### Set of tasks
1. In the screenwriting conversation, which movie does Craig say he could divide into three acts?
2. Retype the part of the screenwriting conversation that begins at the words "A thesis is" and stops after "move through story.".
3. Extend the screenwriting conversation past its final line.

### Document passage
John: They have to have–
John: The thesis and then you have to–
Craig: The examples.
John: Exactly. Each paragraph has to be about a different thing of those things and has to summarize and have the evidence within them and then a conclusion. And I find it just a torturous form. And I want to push back against it, and yet I do feel like it’s important that she learn how to write this ridiculous form now so that she understands what it is and will hopefully never have to write it quite the same way again.
A thesis is important. A thesis, you know, a central idea behind which all of your essay hangs together – that’s important. And for screenplays an understanding of a three-act structure I think is important. That sense that movies do have beginnings, middles, and ends. And there is a natural flow through which you move through story.
But I don’t want to be as an adult be forced to pay money to take a class where someone holds up a terrible screenwriting book and says that you have to follow this template.
Craig: Someone has written a book How to Write a Great Screenplay. I’m going to go out on a limb here. Because I have not heard of this book. Therefore my conclusion, this is just supposition, is that the individual who has written the book How to Write a Great Screenplay has not written a great screenplay. What else do you need to know?
Now, when it comes to surviving classes and things like that, you can take any movie and slap a three-act structure on it. If you put a gun in my mouth and say, A Serious Man, divvy that up into three acts. I’ll do it for you. No problem.
John: Totally. Yeah.
Craig: That’s also a sign that it’s useless. It is a very fundamental thing. It’s a little bit like in math class when you were moving ahead and your teacher said, “No, sorry. You need to show all your work. You need to show me the 15 plus 24 equals, carry, the whole thing.” Can’t I just do it in my head? “No.” OK, fine. So that’s what it is. It’s a little remedial.
Our script had to contain the six key moments. Hey, Alice from New York, I don’t know what those are. John, do you know what those are?
John: I don’t know what they are.
Craig: Well, we’re doing all right. [laughs] You got Aladdin out. I got Chernobyl running. Things are going OK. Somehow we made it without not only reading How to Write a Great Screenplay. We’ve never even heard of it.

### Data under study
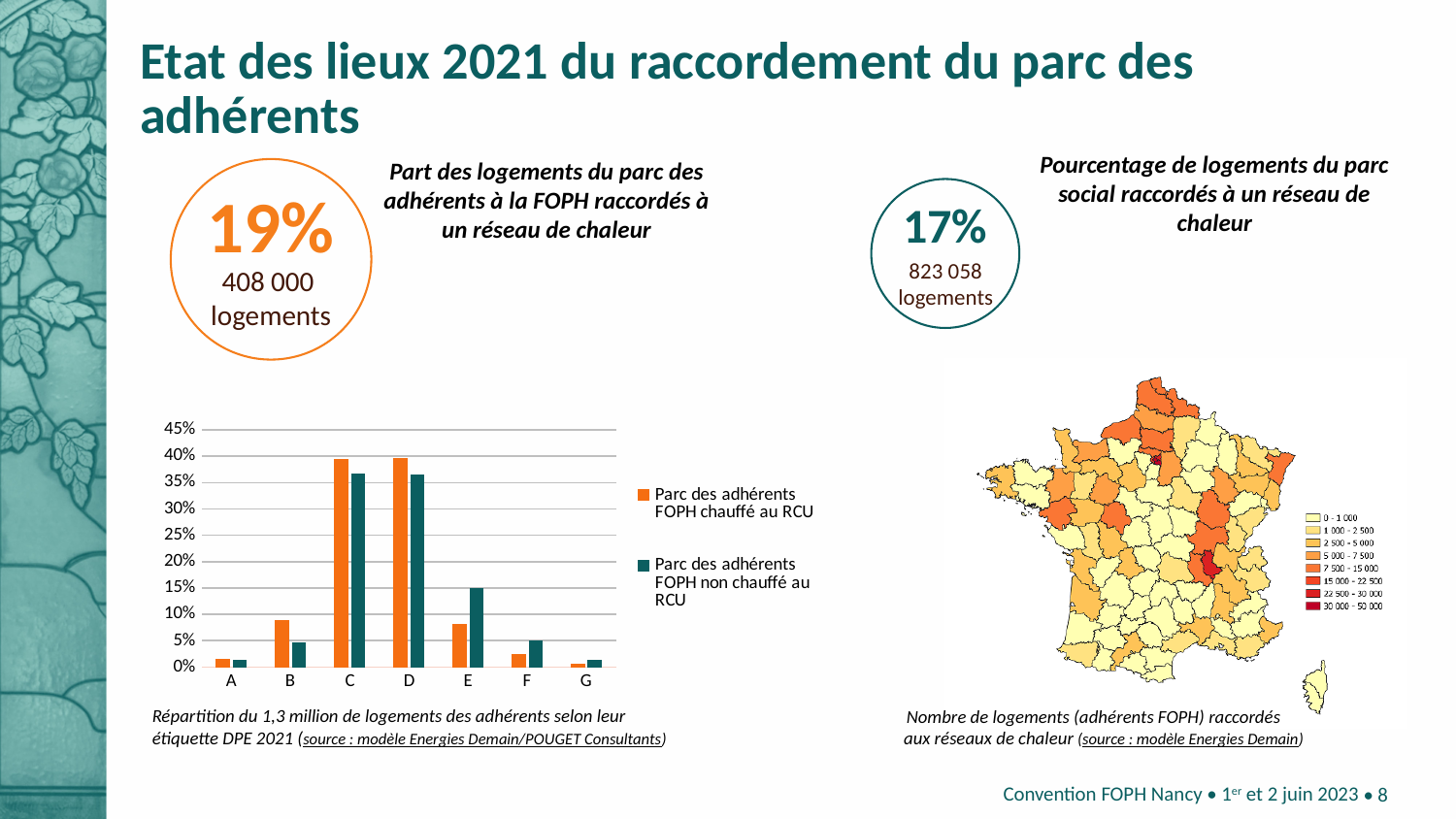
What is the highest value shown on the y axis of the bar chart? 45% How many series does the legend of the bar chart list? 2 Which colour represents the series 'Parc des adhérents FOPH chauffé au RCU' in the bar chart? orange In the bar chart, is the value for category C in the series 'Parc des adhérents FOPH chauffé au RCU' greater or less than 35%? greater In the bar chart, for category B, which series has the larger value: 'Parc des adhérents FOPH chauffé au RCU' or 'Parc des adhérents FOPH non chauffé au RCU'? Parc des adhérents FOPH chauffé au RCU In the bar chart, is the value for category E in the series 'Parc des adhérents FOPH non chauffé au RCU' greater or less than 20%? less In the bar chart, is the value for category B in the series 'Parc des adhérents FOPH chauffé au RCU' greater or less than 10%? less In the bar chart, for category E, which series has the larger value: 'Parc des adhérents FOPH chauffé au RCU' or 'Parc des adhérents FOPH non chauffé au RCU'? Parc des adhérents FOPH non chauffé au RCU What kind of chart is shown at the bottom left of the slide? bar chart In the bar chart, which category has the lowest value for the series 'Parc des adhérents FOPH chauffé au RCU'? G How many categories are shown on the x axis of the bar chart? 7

* * *

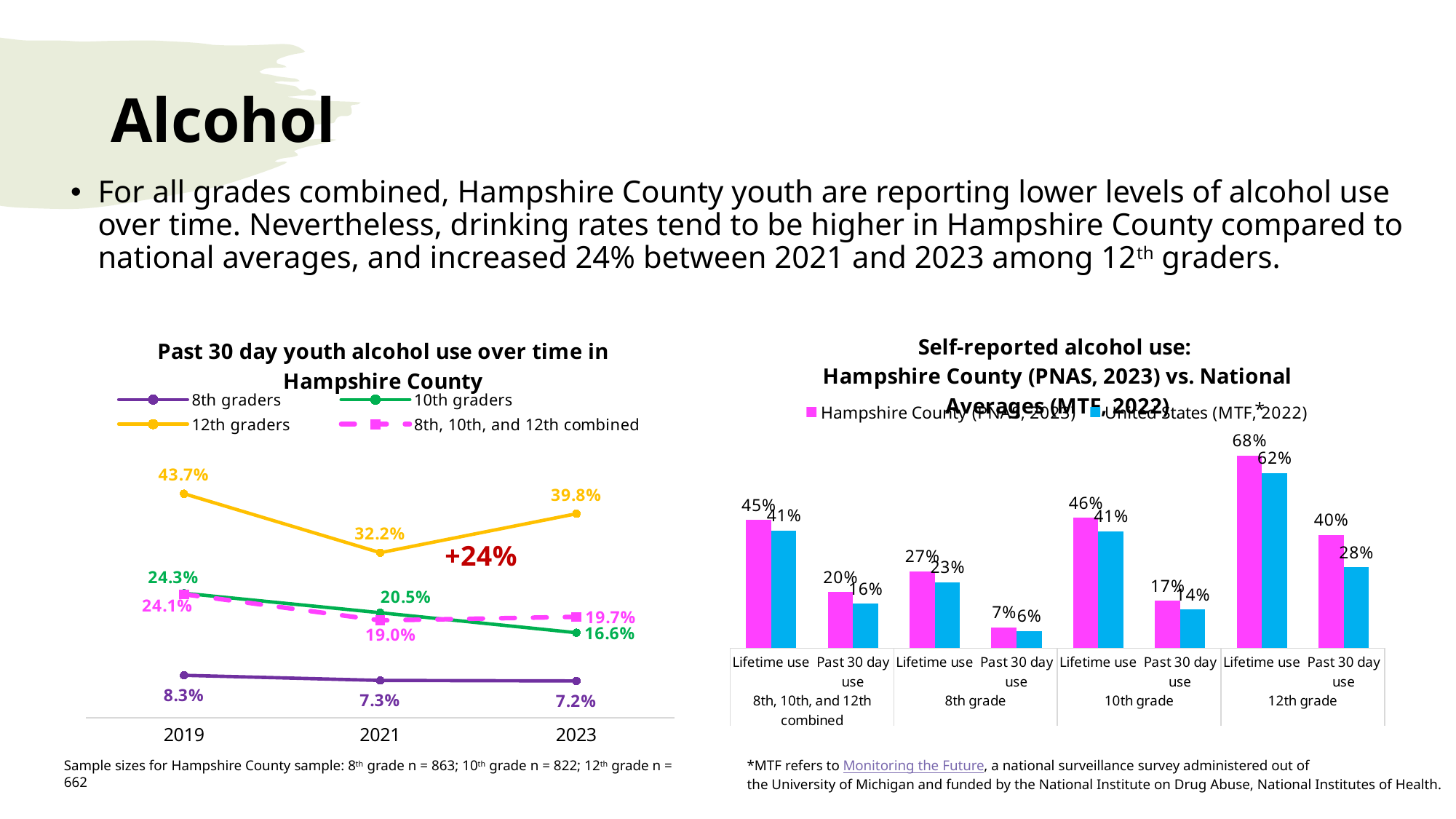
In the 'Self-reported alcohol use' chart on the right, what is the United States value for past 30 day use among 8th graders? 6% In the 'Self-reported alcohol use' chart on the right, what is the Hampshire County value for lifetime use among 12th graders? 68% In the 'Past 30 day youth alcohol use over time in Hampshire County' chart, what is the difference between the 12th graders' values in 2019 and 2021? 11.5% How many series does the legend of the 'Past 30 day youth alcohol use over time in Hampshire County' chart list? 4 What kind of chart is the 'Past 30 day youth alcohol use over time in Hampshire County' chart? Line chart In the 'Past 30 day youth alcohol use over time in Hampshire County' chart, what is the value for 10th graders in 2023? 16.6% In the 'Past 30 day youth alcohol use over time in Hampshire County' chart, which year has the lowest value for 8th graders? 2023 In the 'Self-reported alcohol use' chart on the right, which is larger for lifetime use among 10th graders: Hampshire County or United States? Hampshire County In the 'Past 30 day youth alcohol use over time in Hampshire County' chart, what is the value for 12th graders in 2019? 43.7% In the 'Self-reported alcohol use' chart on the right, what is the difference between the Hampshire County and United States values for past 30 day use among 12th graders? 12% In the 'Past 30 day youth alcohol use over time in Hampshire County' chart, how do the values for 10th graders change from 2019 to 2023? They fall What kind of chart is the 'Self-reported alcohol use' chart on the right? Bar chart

### Results by task
1. A Serious Man

2.
A thesis is important. A thesis, you know, a central idea behind which all of your essay hangs together – that’s important. And for screenplays an understanding of a three-act structure I think is important. That sense that movies do have beginnings, middles, and ends. And there is a natural flow through which you move through story.

3.
John: So, here’s what I will try to defend about this idea about teaching people this template-y thing. if the teacher were requiring you to just do an outline, like a one or two-page outline that talked about your story in those beats or like come up with a new story and make it fit those beats, that I could see being a valuable exercise because it might get you to think about whatever these elements are I suspect they are, you know, what is that transition between the first act and second act, which real life screenwriters do talk about. Where you’re really – you’re not in Kansas anymore moment. Where a character has crossed a threshold into a new part of the story. That does tend to happen in most places.
John: One of these other elements could be kind of a reversal where the thing that looks like it was close is now actually much further away. That things have gotten much worse. That is probably a meaningful beat. And so if it was an outline thing, but to make you write and entire 100-page screenplay following this template I don’t think is a fair thing to ask.
Craig: No. Perfectly fine to suggest that this is how beginners can learn. This is an intro to screenwriting. But if somebody like you says, “Listen, as a paying customer of this institution I would like to attempt to do it this way.” Why in god’s name would they tell you no? Listen, do it that way. And if it stinks, and by the way, higher probability it will stink, because you’re trying something – you’re doing like a degree of difficulty dive here that’s different than the other dives – then people will tell you it stunk and you’ll learn something and you’ll move on. It doesn’t mean that three acts are going to save you from stinking, nor does it mean that not three acts condemns you to stinking. It’s just part of the learning process.
But I would say to your professor stop that. Just cut it out. That’s just bizarrely pedantic.
John: I agree. Chris writes, “I recently swapped scripts with a writer friend. Instead of offering me story notes he called out formatting ‘errors’ in my first couple pages such as how I bold slug lines, reference a song, italicize dialogue for emphasis instead of underlining, etc. I explained how I was under the impression that all these things were stylistic choices rather than hard and fast rules. That a writer should use anything to better paint a movie in the reader’s mind.
“As an underwriter he argued that script formatting must be much tighter so as not to give anyone reading it a reason to throw it away. Is this true or is my friend simply being overly nitpicky on things that are really a writer’s choice? I’ve read dozens of screenplays at this point and feel no two really format exactly the same way.”
Craig, where are you at?
Craig: This is guy is swapping with his friend. You know who likes that?
John: That guy, yes. That guy.
Craig: Sexy Craig. So we’re talking about swapping, huh Chris? You going to swap?
John: Apparently they’re talking.
Craig: Get out of here, Sexy Craig. You can’t answer this question. Angry Craig can answer this question. Umbrage Craig is here. How many times do we have to kill this? This zombie won’t – we shoot it in the brain. We cut off its head. We light its heart on fire. What do we need to do to stop this from happening, John? I’m at my wit’s end. What do we do?
John: I don’t know. So I feel like a lot of people do listen to the show, but I’m also aware when people like Chris writes in that not everyone listens to the show.
Craig: Wait, what?
John: There are a few people who don’t listen to the show, although I’ll say that I had some meetings this past week and I was just surprised like folks who aren’t writers who listen to the show. So shout out to those folks who are not writers who listen to the show.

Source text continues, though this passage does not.